* Alıştırmalar ve Görevler
1. Seçim değerlendirmesi yazısına göre değerlendirme, oy oranlarının yanı sıra hangi şeyler üzerinden yapılmaktadır? Hepsini sıralayınız.
2. Seçim değerlendirmesi yazısındaki "Çünkü henüz bitmediği aşikar olan bir mücadelenin sonucu ilan edilmez." cümlesini İngilizceye çeviriniz.

* Çalışma Metni
-------------------------

Seçim Değerlendirmesi: Kim Kazandı; Kim Kaybetti? Ne Oluyoruz; Nereye Savruluyoruz?

Yazar: Rumeysa SARISAÇLI Tarih: 07 Nis 2019

Siyasiler arka arkaya açıklamalar yapıyor. Biz kazandık; yok biz kazandık; bazı yerleri kaybetsek te esas da kazandık vs. vs. Sadece bu seçim anlamında değil, Türkiye’de genel olarak siyaseten gelinen şu noktada ‘kim kazandı, kim kaybetti’ sorusunu sorarsak, bu soruya bizim cevabımız: ‘Kazanan henüz belli değil; ancak kaybetmeye başlayanlar belli’ şeklinde olacaktır. Çünkü henüz bitmediği aşikar olan bir mücadelenin sonucu ilan edilmez.

Şimdiden Türkiye siyasal tarihinde unutulmayacak seçimler arasına giren bu seçimin sosyolojik açıdan bir değerlendirme yapılmayı hakkettiğini düşünüyoruz. Değerlendirmemizi sadece oy oranları üzerinden değil, ideolojiler, ilkeler ve halka verilmek istenen mesajlar üzerinden yaptığımızda, ortaya enteresan bir fotoğraf çıktığı görülecektir.

Bu seçim, direkt veya dolaylı olarak, din üzerinden mesajların yoğun olarak verilmeye çalışıldığı bir seçim oldu. Kimileri ‘biz de dindarız’ diyerek, kimileri ise ‘o kadar da dindar değiliz’ diyerek prim yapmaya çalıştı. Alınan sonuçlara bakıldığında ‘biz de dindarız’ diyenlerin halkın nazarında karşılık bulduğu tartışmasız bir şekilde görülecektir. Bu durum da gösteriyor ki din, dindarlık ve dindar kitle bu mücadelenin sonucunda başat rol oynayacaktır.

Bu seçim, ılımlı İslamcıların tribünlere dönük İslami söylemleri oldukça azalttığı;1 laik olduklarını daha görünür şekilde vurgulama gereği duydukları bir seçim oldu. Ancak bu laik söylemleri, kendi tabanlarını oluşturan halk kitlesinin de duyduğunu (halkı sağır, düşünmeyen ve kendilerini her türlü desteleyecek kitle olarak gördüklerinden) düşünmediler veya bir yerlere mesaj vermenin derdiyle halkın duymasını umursamadılar. Bunun en tipik örneği seçimden birkaç gün önce AKP’nin İzmir Adayı Zeybekçi’nin ’21. Yüzyılda içkili mekânları tartışmak, gericiliktir; yobazlıktır’ sözleri ve AKP’nin buna tepki göstermeyerek bir nev’i onaylaması oldu.

-------------------------

* Sağlanan Veriler
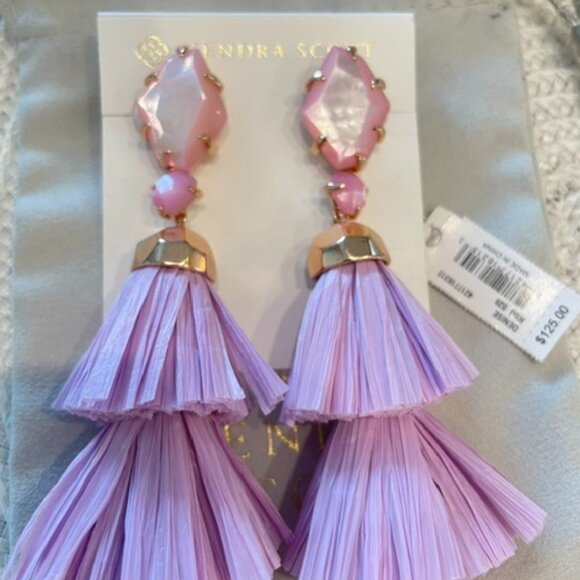 3 in 1 Kendra Scott Denise Pink Lilac Mother of Pearl Statement Earrings Dangle - Picture 2 of 4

-------------------------

* Görevlerin Çözümleri
1.
- İdeolojiler
- İlkeler
- Halka verilmek istenen mesajlar

2. Because the outcome of a struggle that is clearly not yet over is not announced.